• GIVEN TEXT
— START —

What I would do is create a new account under just your name for your paychecks. Then transfer as much as is required to the joint account to pay the family bills. Due to the traceability it is obvious you aren't hiding your salary or commissions from her, you are just keeping her from taking them.

As to your business accounts, your attorney can advise you on those. In my state, you would have to provide an accounting of the business as part of the financial disclosure. This would mean all cash and bank accounts, plus other assets and liabilities. Net valuation of the business would be then probably argued by the other spouse, who would want 50% of some big number. Meanwhile, the business owner would be arguing for a lower valuation and arguing the spouse had no right to any of it.

Nevertheless, you can't hide the cash. You can keep her name off of the accounts so she can't get to it, but you can't hide it.

— END —

• DATA SUPPLIED
— START —

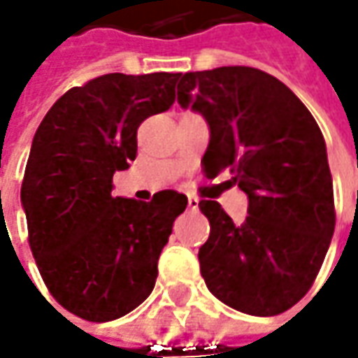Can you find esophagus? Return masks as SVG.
<instances>
[{
  "label": "esophagus",
  "instance_id": "obj_1",
  "mask_svg": "<svg viewBox=\"0 0 358 358\" xmlns=\"http://www.w3.org/2000/svg\"><path fill=\"white\" fill-rule=\"evenodd\" d=\"M187 205H189V209H193V211H195V209L199 207V199H197L195 195H189V197H187Z\"/></svg>",
  "mask_w": 358,
  "mask_h": 358
}]
</instances>
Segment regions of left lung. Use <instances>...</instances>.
Masks as SVG:
<instances>
[{
	"label": "left lung",
	"mask_w": 358,
	"mask_h": 358,
	"mask_svg": "<svg viewBox=\"0 0 358 358\" xmlns=\"http://www.w3.org/2000/svg\"><path fill=\"white\" fill-rule=\"evenodd\" d=\"M177 101L211 129L205 175L229 167L249 197L241 225L217 201L199 203L211 225L199 249L207 289L255 317L291 309L307 295L335 231L333 177L317 121L277 77L243 65L181 73Z\"/></svg>",
	"instance_id": "obj_1"
}]
</instances>
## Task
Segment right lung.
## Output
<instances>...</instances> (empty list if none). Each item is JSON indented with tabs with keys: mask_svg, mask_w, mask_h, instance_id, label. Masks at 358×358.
Here are the masks:
<instances>
[{
	"mask_svg": "<svg viewBox=\"0 0 358 358\" xmlns=\"http://www.w3.org/2000/svg\"><path fill=\"white\" fill-rule=\"evenodd\" d=\"M181 73H107L62 95L37 127L21 183L29 247L63 309L105 323L151 295L157 261L187 197H113L137 155V127L167 111Z\"/></svg>",
	"mask_w": 358,
	"mask_h": 358,
	"instance_id": "add662e5",
	"label": "right lung"
}]
</instances>
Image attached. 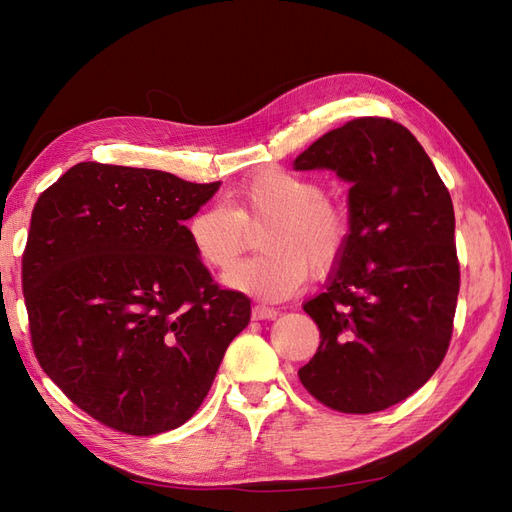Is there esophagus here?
<instances>
[{
  "mask_svg": "<svg viewBox=\"0 0 512 512\" xmlns=\"http://www.w3.org/2000/svg\"><path fill=\"white\" fill-rule=\"evenodd\" d=\"M277 318V312L267 305H254L252 307V320H273Z\"/></svg>",
  "mask_w": 512,
  "mask_h": 512,
  "instance_id": "esophagus-1",
  "label": "esophagus"
}]
</instances>
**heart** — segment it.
Here are the masks:
<instances>
[{"mask_svg": "<svg viewBox=\"0 0 512 512\" xmlns=\"http://www.w3.org/2000/svg\"><path fill=\"white\" fill-rule=\"evenodd\" d=\"M267 223L266 227L264 224ZM264 225L259 246L265 255L226 273V284L262 301H284L316 275L331 273L346 256L352 218L324 185L294 170L269 166L243 179L228 207L198 209L185 232L207 269L226 271L249 242V230Z\"/></svg>", "mask_w": 512, "mask_h": 512, "instance_id": "obj_1", "label": "heart"}]
</instances>
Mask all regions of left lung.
Masks as SVG:
<instances>
[{"label": "left lung", "instance_id": "8db88e82", "mask_svg": "<svg viewBox=\"0 0 512 512\" xmlns=\"http://www.w3.org/2000/svg\"><path fill=\"white\" fill-rule=\"evenodd\" d=\"M294 168H331L348 181L352 218L339 269L303 305L320 346L299 380L331 410H386L421 389L451 344L459 294L451 194L412 132L386 117L327 132Z\"/></svg>", "mask_w": 512, "mask_h": 512}]
</instances>
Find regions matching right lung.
<instances>
[{
	"instance_id": "add662e5",
	"label": "right lung",
	"mask_w": 512,
	"mask_h": 512,
	"mask_svg": "<svg viewBox=\"0 0 512 512\" xmlns=\"http://www.w3.org/2000/svg\"><path fill=\"white\" fill-rule=\"evenodd\" d=\"M218 188L81 162L36 200L21 262L32 348L106 427L156 436L183 425L250 322V299L213 282L183 226Z\"/></svg>"
}]
</instances>
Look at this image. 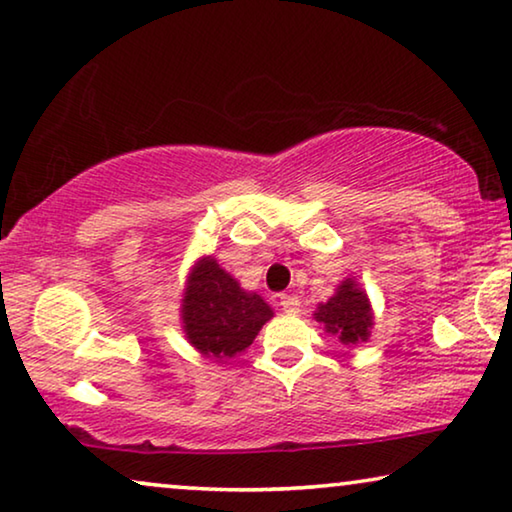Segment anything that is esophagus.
Wrapping results in <instances>:
<instances>
[{
	"instance_id": "esophagus-1",
	"label": "esophagus",
	"mask_w": 512,
	"mask_h": 512,
	"mask_svg": "<svg viewBox=\"0 0 512 512\" xmlns=\"http://www.w3.org/2000/svg\"><path fill=\"white\" fill-rule=\"evenodd\" d=\"M280 305H282V310H285V312L294 314V312H298L300 300H298L296 294H280Z\"/></svg>"
}]
</instances>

— END —

Can you quote, word for word, the part of the post on keeping paychecks and business money separate in a divorce that opens with the words containing "What I would" and closes with "from taking them."?

• ANSWER BELOW
What I would do is create a new account under just your name for your paychecks. Then transfer as much as is required to the joint account to pay the family bills. Due to the traceability it is obvious you aren't hiding your salary or commissions from her, you are just keeping her from taking them.